Source records =>
— START —

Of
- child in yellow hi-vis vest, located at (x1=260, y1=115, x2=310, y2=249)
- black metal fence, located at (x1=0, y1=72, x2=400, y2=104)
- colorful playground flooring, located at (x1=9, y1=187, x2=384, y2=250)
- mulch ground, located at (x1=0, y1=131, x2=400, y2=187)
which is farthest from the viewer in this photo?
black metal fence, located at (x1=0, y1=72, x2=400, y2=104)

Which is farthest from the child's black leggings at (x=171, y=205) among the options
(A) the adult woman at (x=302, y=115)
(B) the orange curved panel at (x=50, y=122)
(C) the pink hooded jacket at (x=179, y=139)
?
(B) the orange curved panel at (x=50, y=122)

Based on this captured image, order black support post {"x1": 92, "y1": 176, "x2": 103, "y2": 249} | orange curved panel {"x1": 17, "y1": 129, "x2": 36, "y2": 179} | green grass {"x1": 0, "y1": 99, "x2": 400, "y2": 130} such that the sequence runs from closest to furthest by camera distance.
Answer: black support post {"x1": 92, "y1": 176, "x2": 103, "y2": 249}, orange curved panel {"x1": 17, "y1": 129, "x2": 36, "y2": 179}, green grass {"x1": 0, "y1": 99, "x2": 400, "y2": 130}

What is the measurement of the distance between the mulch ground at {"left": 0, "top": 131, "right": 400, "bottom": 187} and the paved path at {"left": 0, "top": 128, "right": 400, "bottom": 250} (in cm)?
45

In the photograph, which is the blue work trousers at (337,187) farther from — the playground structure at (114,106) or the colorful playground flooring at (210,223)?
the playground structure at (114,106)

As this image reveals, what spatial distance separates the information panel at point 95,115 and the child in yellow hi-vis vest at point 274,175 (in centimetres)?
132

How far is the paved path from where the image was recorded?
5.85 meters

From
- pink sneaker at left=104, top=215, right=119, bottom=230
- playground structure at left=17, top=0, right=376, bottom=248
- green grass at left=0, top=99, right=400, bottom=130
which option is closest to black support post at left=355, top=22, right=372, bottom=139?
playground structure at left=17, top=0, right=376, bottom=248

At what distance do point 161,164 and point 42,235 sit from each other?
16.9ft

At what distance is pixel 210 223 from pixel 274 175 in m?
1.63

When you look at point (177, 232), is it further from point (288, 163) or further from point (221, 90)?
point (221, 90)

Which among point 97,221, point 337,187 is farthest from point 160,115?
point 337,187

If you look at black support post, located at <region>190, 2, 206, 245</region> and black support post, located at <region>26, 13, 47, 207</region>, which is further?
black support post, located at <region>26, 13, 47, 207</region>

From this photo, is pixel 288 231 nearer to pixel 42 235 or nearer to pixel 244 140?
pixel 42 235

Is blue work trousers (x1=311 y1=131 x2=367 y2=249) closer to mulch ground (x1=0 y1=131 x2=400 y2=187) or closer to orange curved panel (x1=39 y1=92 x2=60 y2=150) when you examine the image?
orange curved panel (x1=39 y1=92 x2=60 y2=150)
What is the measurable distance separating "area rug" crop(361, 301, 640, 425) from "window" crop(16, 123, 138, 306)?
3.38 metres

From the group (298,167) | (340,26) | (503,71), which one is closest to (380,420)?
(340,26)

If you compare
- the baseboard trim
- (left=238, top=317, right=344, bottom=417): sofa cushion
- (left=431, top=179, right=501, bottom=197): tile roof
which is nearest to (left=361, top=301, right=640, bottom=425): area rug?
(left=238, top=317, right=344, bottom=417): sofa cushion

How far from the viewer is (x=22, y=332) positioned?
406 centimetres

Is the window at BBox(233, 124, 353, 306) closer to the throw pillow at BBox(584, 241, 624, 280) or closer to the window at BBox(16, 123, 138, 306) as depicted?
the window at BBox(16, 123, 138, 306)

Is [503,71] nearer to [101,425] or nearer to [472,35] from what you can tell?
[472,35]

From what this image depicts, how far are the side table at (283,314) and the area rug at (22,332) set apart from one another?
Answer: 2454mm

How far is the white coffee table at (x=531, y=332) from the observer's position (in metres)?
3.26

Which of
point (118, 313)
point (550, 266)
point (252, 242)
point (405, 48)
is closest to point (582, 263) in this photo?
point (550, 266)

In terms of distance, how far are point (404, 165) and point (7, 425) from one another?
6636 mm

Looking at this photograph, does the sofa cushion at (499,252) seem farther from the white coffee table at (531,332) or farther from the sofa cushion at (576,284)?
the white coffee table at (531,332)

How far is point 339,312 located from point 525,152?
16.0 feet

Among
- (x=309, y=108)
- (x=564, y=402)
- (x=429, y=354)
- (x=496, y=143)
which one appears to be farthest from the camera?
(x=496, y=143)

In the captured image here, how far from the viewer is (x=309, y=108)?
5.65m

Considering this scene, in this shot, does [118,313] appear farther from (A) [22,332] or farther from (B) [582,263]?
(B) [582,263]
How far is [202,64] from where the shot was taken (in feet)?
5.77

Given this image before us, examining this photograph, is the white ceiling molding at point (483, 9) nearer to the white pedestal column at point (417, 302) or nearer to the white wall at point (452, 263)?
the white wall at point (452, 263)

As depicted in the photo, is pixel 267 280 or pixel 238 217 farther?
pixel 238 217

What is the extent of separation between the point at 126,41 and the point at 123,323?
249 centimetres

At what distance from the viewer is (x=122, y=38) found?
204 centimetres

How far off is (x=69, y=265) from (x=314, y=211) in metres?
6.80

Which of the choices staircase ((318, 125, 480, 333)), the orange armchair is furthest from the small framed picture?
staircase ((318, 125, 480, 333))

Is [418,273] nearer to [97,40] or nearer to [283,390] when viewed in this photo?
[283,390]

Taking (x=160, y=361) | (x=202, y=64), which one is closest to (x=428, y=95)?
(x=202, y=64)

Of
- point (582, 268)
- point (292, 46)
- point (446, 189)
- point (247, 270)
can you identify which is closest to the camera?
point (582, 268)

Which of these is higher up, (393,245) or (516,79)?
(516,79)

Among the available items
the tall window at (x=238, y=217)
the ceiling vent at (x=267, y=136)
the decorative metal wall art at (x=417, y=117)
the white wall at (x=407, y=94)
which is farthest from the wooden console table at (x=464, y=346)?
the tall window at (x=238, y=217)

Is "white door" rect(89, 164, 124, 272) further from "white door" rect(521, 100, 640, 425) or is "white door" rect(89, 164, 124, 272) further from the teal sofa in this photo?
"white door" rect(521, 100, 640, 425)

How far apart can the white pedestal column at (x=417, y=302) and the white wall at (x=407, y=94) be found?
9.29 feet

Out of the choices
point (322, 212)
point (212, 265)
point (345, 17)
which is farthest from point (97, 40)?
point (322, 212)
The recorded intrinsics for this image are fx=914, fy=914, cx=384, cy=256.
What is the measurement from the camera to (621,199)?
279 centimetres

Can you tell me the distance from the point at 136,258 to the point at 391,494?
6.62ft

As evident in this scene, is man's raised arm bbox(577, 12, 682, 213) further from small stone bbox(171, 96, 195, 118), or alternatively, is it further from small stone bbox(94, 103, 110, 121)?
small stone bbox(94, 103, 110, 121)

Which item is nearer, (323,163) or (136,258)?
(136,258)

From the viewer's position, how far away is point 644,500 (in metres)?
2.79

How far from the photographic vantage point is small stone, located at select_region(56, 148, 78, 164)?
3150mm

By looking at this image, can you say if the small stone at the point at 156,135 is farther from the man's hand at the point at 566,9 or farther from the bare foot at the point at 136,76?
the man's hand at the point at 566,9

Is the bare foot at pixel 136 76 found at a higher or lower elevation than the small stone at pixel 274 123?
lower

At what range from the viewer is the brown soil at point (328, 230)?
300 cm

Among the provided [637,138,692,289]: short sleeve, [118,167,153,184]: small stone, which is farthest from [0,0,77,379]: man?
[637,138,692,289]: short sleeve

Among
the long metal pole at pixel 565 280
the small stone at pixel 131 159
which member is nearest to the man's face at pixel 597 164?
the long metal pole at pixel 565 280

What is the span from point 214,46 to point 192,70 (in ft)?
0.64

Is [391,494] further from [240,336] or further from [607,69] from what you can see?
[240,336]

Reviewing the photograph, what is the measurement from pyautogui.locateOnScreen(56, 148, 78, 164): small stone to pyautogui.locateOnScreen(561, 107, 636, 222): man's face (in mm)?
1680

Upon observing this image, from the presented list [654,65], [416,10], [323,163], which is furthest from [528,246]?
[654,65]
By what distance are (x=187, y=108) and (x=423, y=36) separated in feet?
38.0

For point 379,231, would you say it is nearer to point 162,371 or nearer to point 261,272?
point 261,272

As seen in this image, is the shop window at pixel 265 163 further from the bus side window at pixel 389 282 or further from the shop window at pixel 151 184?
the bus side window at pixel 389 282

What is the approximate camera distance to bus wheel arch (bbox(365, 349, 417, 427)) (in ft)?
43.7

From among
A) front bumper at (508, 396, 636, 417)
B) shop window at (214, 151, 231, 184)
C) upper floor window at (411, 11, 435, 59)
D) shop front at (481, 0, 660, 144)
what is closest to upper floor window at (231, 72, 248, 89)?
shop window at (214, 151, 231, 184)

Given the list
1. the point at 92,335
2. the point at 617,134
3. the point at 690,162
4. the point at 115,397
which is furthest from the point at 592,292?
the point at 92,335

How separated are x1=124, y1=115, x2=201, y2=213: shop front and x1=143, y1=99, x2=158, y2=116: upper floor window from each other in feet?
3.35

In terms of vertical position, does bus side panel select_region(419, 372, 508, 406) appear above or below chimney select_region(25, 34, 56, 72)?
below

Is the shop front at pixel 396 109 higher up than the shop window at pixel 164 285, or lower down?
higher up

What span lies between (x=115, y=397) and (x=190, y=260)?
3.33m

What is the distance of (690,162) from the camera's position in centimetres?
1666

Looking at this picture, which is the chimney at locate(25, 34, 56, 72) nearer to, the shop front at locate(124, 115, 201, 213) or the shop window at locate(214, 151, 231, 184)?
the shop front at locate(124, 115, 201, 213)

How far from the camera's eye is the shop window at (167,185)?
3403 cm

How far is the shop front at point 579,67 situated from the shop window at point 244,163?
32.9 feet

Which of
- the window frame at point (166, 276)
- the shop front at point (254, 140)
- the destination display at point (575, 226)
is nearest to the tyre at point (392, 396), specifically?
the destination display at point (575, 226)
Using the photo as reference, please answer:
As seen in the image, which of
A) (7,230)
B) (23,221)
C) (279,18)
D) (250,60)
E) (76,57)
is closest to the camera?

— END —

Exercise objective => Reproduce verbatim the lines of the records starting at the line that contains "How far from the camera's" and ending at the final line of the records, both included.

Solution =>
How far from the camera's eye is the shop window at (167,185)?
3403 cm

How far is the shop front at point 579,67 situated from the shop window at point 244,163?
32.9 feet

Which of
- the window frame at point (166, 276)
- the shop front at point (254, 140)
- the destination display at point (575, 226)
is nearest to the tyre at point (392, 396), specifically?
the destination display at point (575, 226)
Using the photo as reference, please answer:
As seen in the image, which of
A) (7,230)
B) (23,221)
C) (279,18)
D) (250,60)
E) (76,57)
is closest to the camera?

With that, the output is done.